Black Americans have nearly twice the rate of dementia as whites, and are at a higher risk for developing diseases like Alzheimer’s. However, black communities have, historically, been underrepresented in Alzheimer’s research.
“We see higher rates of cognitive decline and dementia in black than in white communities,” said senior author Barry Rovner, professor of neurology, psychiatry, and ophthalmology at Thomas Jefferson University. “Differences in rates of medical conditions that are associated with cognitive decline, like diabetes and hypertension, as well as differences in health beliefs, health literacy, and access to healthy foods, safe neighborhoods, and medical care account for these disparities. There is a clear need for research in this area,” said Rovner.

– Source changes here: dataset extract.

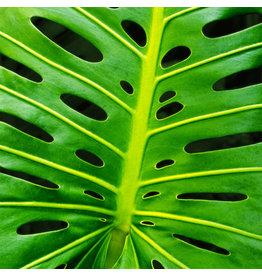Zen Art & Design Monstera Leaf (Sm, 125 Pieces, Artisanal Wooden Jigsaw Puzzle)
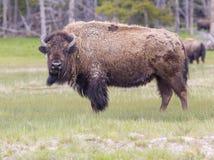 Портрет буйвола Стоковая Фотография RF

Over three years, researchers measured the rates of cognitive decline among 221 African-American men and women diagnosed with mild cognitive impairment at the outset of the study. They split them into two groups: one received a treatment called behavioral activation and the other was given supportive therapy as a control. Participants received the interventions over the course of a year.

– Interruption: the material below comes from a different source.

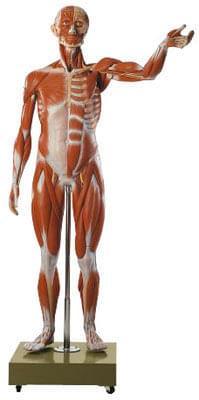 AS 2/2 - Postava muža - svaly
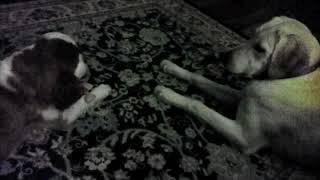 Funny Dogs Hazel & Lennon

In the behavioral activation group, community health workers helped participants set goals to do more activities that would increase their cognitive, physical or social activity, and plan specific actions to achieve them. The activities could be as simple as meeting a friend for a walk or playing guitar. They also talked to them about the proven link between staying active and preserving memory. The supportive therapy group had open-ended conversations with a community health worker, increasing their social interaction, but there was no goal-setting or discussion of how to keep their memory healthy.

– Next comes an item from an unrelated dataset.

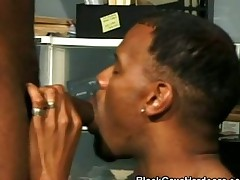 Black Meat Blowjob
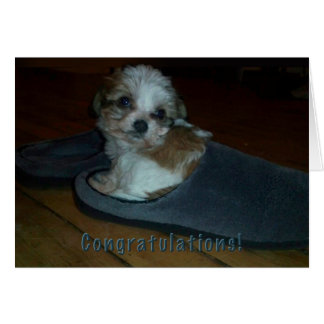Puppy in slipper, congratulations puppy adoption. card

Researchers found that behavioral activation reduced the risk of cognitive decline by 88 percent compared to supportive therapy. After two years of cognitive testing, it emerged that 9.3 percent of the control group experienced memory decline, compared with only 1.2 percent of the test group.
According to researchers, an important component in the study’s success was its sensitivity to the needs of the black community. “It was important to work with community health workers who were black in order to help overcome the understandable hesitation about engaging in a research study,” said co-author and geriatric psychologist Robin Casten, Ph.D. “Our colleagues helped participants feel at ease and unjudged. They provided racially sensitive education and had respect for the participant’s values and self-selected treatment goals.”
Studies like this one could be an important step in closing the gap in dementia research in non-white communities in the U.S. Up until now, researchers trying to unravel the pathology of the disease and come up with effective treatments have looked at mostly white populations. Developing ‘culturally sensitive’ treatments could help to combat the mistrust African Americans still feel when it comes to the medical system and increase their willingness to participate in research.
“It’s not only important to address bias in care delivery but we also need to research—with dignity and without judgement—the interventions that can start to close this gap. Dr. Rovner’s research is a model for a step in the right direction,” said Stephen Klasko, president of Thomas Jefferson University.
And while this research focused on the black community, study authors said this approach would likely work for all racial groups.
The study was published in JAMA Neurology on September 10, 2018.